# Text shown
:::

According to the present invention, it is possible to provide the system, the method and the computer program product for gas analysis, which facilitate a high precision measurement of gas species and concentration in a short time.
Embodiments of the present invention will be described below with reference to the drawings. In the descriptions of the following drawings, the same or similar reference numerals are assigned to the same or similar portions. However, the drawings are diagrammatic, and attention should be paid to a fact that the relations between thicknesses and plan view dimensions, the configuration of the apparatus and the like differ from the actual data. Thus, the specific thicknesses and dimensions should be judged by considering the following descriptions. Also, even between the mutual drawings, the portions in which the relations and rates between the mutual dimensions are different are naturally included. Also, the first and second embodiments as described below exemplify the apparatuses and methods for embodying the technical ideas of the present invention, and in the technical ideas of the present invention, the materials, shapes, structures, arrangements and the like of configuration parts are not limited to the followings.
In the following description, α, β, γ, Δ and ρ represent Greek alphabet characters, respectively. And, the “horizontal” direction or the “vertical” direction is simply assigned for convenience of explanation and does not limit the technical spirit of the present invention. Therefore, for example, when the plane of paper is rotated 90 degrees, the “horizontal” direction is changed to the “vertical” direction and the “vertical” direction is changed to the “horizontal” direction. When the plane of paper is rotated 180 degrees, the “left” side is changed to the “right” side and the “right” side is changed to the “left” side. Therefore, various changes can be added to the technical ideas of the present invention, within the technical scope prescribed by claims.

:::

# Collected data
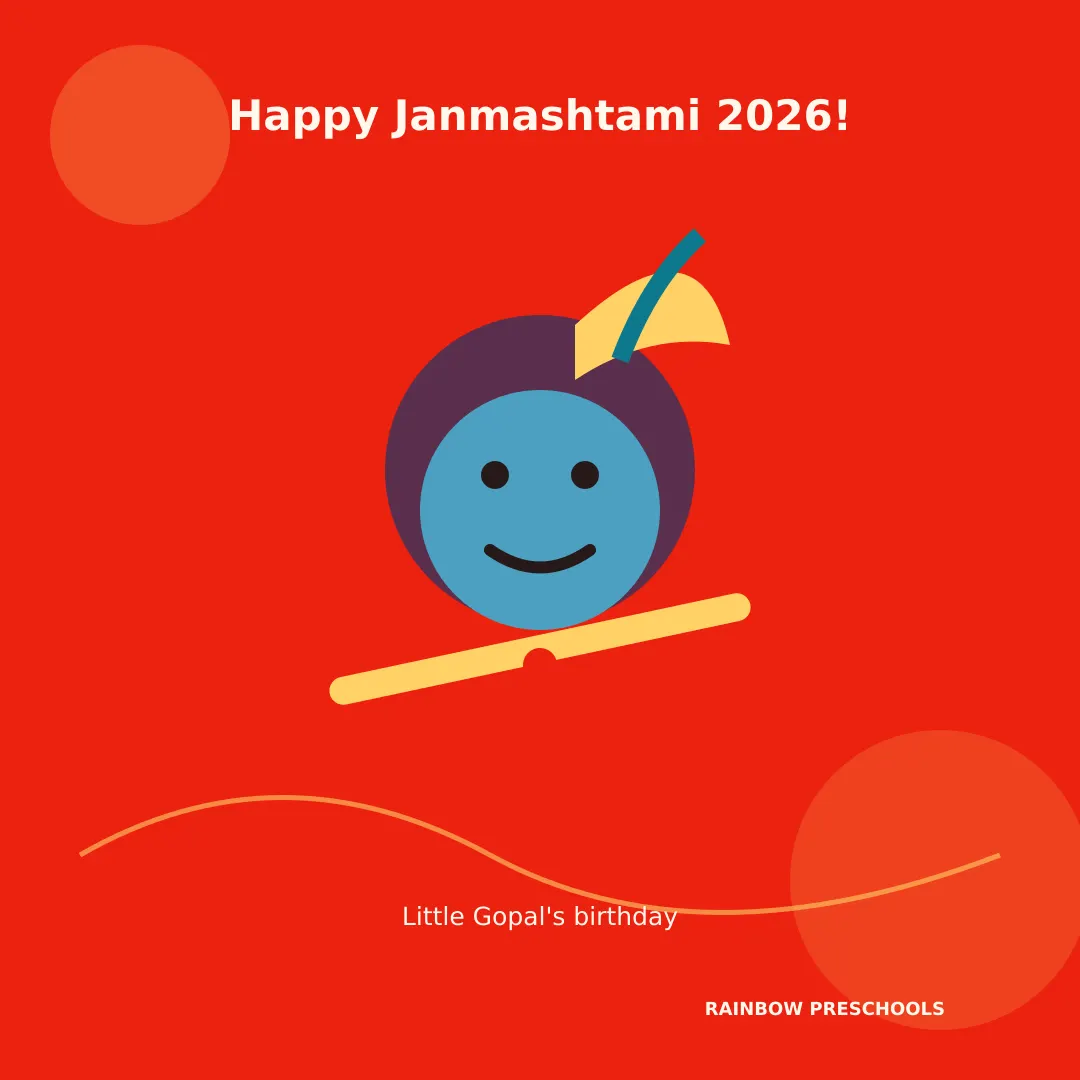 Janmashtami 2026 cute cartoon baby Krishna with flute — free download from Rainbow Preschools
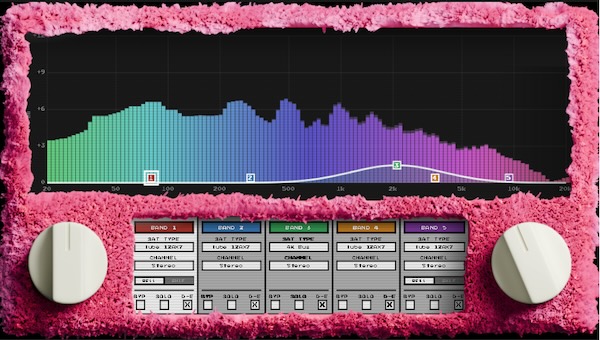 Turnt Plugins「Holding Hands」5バンドごとに音の質感を細かく調整できる、個性的デザインのパラメトリック・サチュレーションプラグイン｜DTMプラグインセール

:::

# Required tasks
A. According to the gas analysis text, what does the "left" side become when the plane of paper is rotated 180 degrees?
B. Carry on the gas analysis text, starting after its final sentence.

# Set of answers
A. It becomes the "right" side.

B.
(Construction of Gas Analyzer)
As illustrated in
The SAW sensor 2 is connected to a rod-shaped external electrode 35 through a contact pin 35a along a vertical direction via the canal at the bottom of the electrode-holder base 32. The external electrode 35 is held in a hollow space of a vertically aligned cylindrical electrode holder 34, the bottom of which is inserted in an inner portion of the sensor-cell cap 33. A sensing gas containing in a background gas, for example, a humid gas, is introduced into the sensor cell 31 through a horizontally aligned tubing 36 with a gas flow rate v, so that the humid gas can touch the surface of the SAW sensor 2. The gas flow rate v is typically 0.1 L/min to 1 L/min.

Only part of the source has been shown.